You can also graph the selected columns separately:
titanic.plot.area(figsize=(12, 4), subplots=True)
Copy the code
Specify a specific column:
titanic[['Age','Pclass']].plot.area(figsize=(12, 4), subplots=True)
Copy the code
You can also draw and fill:
fig, axs = plt.subplots(figsize=(12, 4));
Copy the code
Draw an empty graph and fill it:
titanic['Age'].plot.area(ax=axs);
axs.set_ylabel("Age");
fig
Copy the code
Create a new column using an existing column
Sometimes we need to transform an existing column to get a new one. For example, if we want to add an Age2 column with the value Age +10, we can do this:
titanic["Age2"]=titanic["Age"]+10; Titanic [["Age","Age2"]]. Head () Out[34]: Age2 0 22.0 32.0 1 38.0 48.0 2 26.0 36.0 3 35.0 45.0 4 35.0 45.0Copy the code
Columns can also be renamed:
titanic_renamed = titanic.rename( ... : columns={"Age": "Age2", ... : "Pclass": "Pclas2"})Copy the code
Convert column names to lowercase:
titanic_renamed = titanic_renamed.rename(columns=str.lower)
Copy the code
The statistical
Let’s look at the average age of passengers:
Titanic [r]. "Age" scheme () Out [35] : 29.69911764705882Copy the code
Select the median:
Titanic [["Age", "Fare"]]. Median () Out[36]: Age 28.0000 Fare 14.4542 dType: float64Copy the code
More information:
titanic[["Age", "Fare"]].describe()
Out[37]:
Age Fare
count 714.000000 891.000000
mean 29.699118 32.204208
std 14.526497 49.693429
min 0.420000 0.000000
25% 20.125000 7.910400
50% 28.000000 14.454200
75% 38.000000 31.000000
max 80.000000 512.329200
Copy the code
Use AGG to specify specific aggregation methods:
titanic.agg({'Age': ['min', 'max', 'median', 'skew'],'Fare': ['min', 'max', 'median', 'mean']})
Out[38]:
Age Fare
max 80.000000 512.329200
mean NaN 32.204208
median 28.000000 14.454200
min 0.420000 0.000000
skew 0.389108 NaN
Copy the code
You can use groupby:
Titanic [["Sex", "Age"]].groupby("Sex").mean() Out[39]: Age Sex female 27.915709 male 30.726645Copy the code
Groupby all columns:
titanic.groupby("Sex").mean()
Out[40]:
PassengerId Survived Pclass Age SibSp Parch
Sex
female 431.028662 0.742038 2.159236 27.915709 0.694268 0.649682
male 454.147314 0.188908 2.389948 30.726645 0.429809 0.235702
Copy the code
You can also select specific columns after groupby:
Titanic.

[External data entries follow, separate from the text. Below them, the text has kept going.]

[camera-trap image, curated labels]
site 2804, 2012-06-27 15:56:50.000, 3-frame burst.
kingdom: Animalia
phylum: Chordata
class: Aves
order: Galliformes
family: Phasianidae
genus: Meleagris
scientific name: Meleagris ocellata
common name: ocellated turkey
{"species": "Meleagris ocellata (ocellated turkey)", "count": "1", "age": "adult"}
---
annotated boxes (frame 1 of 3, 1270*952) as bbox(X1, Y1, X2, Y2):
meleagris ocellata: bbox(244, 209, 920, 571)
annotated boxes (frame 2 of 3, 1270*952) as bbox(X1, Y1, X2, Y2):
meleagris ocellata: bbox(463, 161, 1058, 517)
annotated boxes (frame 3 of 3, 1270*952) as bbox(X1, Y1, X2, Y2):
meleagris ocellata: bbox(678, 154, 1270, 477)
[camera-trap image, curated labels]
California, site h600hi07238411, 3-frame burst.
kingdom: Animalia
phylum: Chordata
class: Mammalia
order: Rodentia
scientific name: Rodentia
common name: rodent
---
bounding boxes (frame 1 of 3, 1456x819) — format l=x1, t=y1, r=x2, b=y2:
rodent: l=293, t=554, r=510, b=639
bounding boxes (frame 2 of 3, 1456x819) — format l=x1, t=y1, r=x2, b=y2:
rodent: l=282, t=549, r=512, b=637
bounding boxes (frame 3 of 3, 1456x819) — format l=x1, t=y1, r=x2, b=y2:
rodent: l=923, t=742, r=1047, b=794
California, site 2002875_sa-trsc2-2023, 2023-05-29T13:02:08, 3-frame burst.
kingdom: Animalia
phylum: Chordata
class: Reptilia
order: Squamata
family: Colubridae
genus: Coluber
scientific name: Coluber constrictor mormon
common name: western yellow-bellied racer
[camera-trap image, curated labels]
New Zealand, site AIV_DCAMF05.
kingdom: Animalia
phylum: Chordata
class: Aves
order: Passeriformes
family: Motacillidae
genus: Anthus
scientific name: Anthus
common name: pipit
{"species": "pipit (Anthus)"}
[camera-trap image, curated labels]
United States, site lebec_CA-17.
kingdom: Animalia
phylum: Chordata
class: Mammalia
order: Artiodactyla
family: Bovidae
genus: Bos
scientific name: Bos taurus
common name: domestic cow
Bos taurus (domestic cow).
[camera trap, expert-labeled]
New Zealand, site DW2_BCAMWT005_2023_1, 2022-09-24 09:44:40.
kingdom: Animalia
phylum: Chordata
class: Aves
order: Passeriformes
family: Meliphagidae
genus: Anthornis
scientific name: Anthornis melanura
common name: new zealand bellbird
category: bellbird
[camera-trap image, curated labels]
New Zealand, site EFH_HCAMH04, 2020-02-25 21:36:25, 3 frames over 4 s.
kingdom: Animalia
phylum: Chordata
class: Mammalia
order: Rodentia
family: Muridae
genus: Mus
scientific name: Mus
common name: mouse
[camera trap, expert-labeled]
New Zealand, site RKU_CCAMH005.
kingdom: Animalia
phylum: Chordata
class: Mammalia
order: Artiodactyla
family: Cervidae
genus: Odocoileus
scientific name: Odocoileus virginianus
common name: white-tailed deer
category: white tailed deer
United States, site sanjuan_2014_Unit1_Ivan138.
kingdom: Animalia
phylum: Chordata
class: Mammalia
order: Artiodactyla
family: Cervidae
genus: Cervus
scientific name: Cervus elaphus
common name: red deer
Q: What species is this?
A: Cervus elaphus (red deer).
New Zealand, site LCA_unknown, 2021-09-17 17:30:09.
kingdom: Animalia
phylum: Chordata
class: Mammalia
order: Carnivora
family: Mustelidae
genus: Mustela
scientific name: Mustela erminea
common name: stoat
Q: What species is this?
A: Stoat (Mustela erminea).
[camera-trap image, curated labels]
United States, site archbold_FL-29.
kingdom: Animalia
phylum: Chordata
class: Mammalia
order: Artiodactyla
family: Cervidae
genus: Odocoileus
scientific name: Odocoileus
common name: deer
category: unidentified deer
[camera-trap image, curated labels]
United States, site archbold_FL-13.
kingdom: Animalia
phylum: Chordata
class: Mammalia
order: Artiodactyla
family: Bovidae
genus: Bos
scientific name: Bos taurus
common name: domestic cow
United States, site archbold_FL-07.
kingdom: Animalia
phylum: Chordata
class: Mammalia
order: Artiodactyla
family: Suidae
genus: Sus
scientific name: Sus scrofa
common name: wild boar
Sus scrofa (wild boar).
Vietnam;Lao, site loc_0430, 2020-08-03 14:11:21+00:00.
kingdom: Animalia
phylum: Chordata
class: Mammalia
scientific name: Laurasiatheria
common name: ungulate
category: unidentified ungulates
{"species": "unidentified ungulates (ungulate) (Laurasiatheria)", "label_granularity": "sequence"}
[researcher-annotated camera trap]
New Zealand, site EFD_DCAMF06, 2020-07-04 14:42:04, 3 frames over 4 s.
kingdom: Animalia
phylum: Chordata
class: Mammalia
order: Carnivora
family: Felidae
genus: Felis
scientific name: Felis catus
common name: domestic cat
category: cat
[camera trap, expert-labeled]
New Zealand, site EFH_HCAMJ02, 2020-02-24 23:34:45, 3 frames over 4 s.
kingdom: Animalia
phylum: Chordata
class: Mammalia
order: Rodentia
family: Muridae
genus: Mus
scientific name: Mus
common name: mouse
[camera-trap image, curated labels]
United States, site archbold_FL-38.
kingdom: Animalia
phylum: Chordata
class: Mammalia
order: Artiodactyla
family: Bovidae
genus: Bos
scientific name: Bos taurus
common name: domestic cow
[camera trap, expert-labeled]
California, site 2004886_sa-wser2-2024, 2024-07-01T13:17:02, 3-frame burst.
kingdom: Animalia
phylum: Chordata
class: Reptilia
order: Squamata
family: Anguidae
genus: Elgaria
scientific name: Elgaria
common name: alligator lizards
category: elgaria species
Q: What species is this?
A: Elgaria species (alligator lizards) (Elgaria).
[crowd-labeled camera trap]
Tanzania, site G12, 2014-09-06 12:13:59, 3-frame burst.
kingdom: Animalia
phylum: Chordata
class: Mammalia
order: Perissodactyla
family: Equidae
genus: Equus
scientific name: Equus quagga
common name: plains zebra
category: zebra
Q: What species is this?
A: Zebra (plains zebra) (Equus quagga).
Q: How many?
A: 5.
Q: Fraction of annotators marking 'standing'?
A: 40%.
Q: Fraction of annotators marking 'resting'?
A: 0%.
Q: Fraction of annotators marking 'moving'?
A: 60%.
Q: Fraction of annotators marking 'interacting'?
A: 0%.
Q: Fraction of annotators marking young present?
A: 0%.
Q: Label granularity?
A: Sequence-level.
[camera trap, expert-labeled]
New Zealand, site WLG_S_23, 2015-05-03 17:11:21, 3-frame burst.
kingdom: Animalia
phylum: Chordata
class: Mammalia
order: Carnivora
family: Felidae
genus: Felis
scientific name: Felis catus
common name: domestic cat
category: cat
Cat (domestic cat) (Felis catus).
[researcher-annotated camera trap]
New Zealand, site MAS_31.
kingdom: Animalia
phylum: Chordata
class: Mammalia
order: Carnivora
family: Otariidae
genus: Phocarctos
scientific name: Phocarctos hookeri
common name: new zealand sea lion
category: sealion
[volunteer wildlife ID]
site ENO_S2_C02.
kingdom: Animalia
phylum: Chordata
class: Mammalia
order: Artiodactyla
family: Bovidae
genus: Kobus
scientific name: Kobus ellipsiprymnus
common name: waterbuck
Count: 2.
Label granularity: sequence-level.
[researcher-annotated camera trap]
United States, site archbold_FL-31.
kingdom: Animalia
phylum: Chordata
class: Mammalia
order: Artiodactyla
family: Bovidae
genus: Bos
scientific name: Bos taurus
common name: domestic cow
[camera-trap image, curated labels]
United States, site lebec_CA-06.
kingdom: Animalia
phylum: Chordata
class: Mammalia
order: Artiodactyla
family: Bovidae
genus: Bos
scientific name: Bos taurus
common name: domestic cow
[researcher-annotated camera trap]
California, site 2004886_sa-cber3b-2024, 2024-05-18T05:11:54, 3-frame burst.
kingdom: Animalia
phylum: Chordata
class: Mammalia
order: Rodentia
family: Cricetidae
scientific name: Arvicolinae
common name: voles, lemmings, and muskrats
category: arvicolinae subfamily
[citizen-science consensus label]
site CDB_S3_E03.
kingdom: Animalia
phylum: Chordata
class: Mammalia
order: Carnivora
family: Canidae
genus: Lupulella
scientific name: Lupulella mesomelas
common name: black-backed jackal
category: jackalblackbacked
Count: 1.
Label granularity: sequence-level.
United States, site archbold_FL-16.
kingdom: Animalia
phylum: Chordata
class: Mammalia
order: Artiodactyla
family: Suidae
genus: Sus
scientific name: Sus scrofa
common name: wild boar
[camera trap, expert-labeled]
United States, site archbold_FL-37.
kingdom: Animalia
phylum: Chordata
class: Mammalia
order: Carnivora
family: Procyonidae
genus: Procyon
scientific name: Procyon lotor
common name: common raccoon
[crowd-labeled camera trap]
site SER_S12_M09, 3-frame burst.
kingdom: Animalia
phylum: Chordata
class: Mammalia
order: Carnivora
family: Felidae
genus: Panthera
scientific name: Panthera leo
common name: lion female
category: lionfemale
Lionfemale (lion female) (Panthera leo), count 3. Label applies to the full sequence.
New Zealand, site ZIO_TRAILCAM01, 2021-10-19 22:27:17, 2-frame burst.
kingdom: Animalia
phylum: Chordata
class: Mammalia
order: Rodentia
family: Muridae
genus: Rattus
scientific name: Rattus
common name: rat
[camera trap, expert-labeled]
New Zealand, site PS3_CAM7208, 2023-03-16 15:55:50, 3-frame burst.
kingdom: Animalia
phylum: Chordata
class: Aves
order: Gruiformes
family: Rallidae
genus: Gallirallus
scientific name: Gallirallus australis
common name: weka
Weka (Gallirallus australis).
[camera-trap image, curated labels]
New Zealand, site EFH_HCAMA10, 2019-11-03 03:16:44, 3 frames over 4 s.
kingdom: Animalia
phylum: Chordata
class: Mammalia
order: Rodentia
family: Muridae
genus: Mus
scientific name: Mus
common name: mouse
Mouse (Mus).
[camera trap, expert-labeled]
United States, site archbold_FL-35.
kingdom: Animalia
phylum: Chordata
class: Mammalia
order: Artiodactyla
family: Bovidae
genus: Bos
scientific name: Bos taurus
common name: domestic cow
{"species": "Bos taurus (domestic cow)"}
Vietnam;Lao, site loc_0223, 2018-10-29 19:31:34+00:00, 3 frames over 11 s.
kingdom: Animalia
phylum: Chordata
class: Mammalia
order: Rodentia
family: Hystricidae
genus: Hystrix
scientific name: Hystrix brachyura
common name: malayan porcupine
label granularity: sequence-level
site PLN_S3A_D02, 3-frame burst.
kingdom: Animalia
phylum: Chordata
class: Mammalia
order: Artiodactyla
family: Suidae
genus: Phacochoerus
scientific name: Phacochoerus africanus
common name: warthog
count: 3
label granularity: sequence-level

Groupby ("Sex")["Age"]. Mean () Out[41]: Sex female 27.915709 male 30.726645 Name: Age, dType: float64Copy the code
Can be categorized into count:
titanic["Pclass"].value_counts()
Out[42]:
3 491
1 216
2 184
Name: Pclass, dtype: int64
Copy the code
The above is equivalent to:
titanic.groupby("Pclass")["Pclass"].count()
Copy the code
DF restructuring
You can sort by a column:
titanic.sort_values(by="Age").head()
Out[43]:
PassengerId Survived Pclass Name Sex \
803 804 1 3 Thomas, Master. Assad Alexander male
755 756 1 2 Hamalainen, Master. Viljo male
644 645 1 3 Baclini, Miss. Eugenie female
469 470 1 3 Baclini, Miss. Helene Barbara female
78 79 1 2 Caldwell, Master. Alden Gates male
Copy the code
Sort by multiple columns:
titanic.sort_values(by=['Pclass', 'Age'], ascending=False).head()
Out[44]:
PassengerId Survived Pclass Name Sex Age \
851 852 0 3 Svensson, Mr. Johan male 74.0
116 117 0 3 Connors, Mr. Patrick male 70.5
280 281 0 3 Duane, Mr. Frank male 65.0
483 484 1 3 Turkula, Mrs. (Hedwig) female 63.0
326 327 0 3 Nysveen, Mr. Johan Hansen male 61.0
Copy the code
Select the specific row and column data, in the following example we will select the part of the data that is female:
female=titanic[titanic['Sex']=='female'] female_subset=female[["Age","Pclass","PassengerId","Survived"]].sort_values(["Pclass"]).groupby(["Pclass"]).head(2) female_subset Out[58]: Age Pclass PassengerId passenger 1 38.0 1 2 1 356 22.0 1 357 1 726 30.02 727 1 443 28.02 444 1 855 18.03 856 1 654 18.0 3, 655Copy the code
Pivot can be used to convert the axis:
female_subset.pivot(columns="Pclass", values="Age")
Out[62]:
Pclass 1 2 3
1 38.0 NaN NaN
356 22.0 NaN NaN
443 NaN 28.0 NaN
654 NaN NaN 18.0
726 NaN 30.0 NaN
855 NaN NaN 18.0
female_subset.pivot(columns="Pclass", values="Age").plot()
Copy the code
This article is available at www.flydean.com/02-python-p…
The most popular interpretation, the most profound dry goods, the most concise tutorial, many tips you didn’t know waiting for you to discover!
Welcome to pay attention to my public number: “procedures those things”, understand technology, more understand you!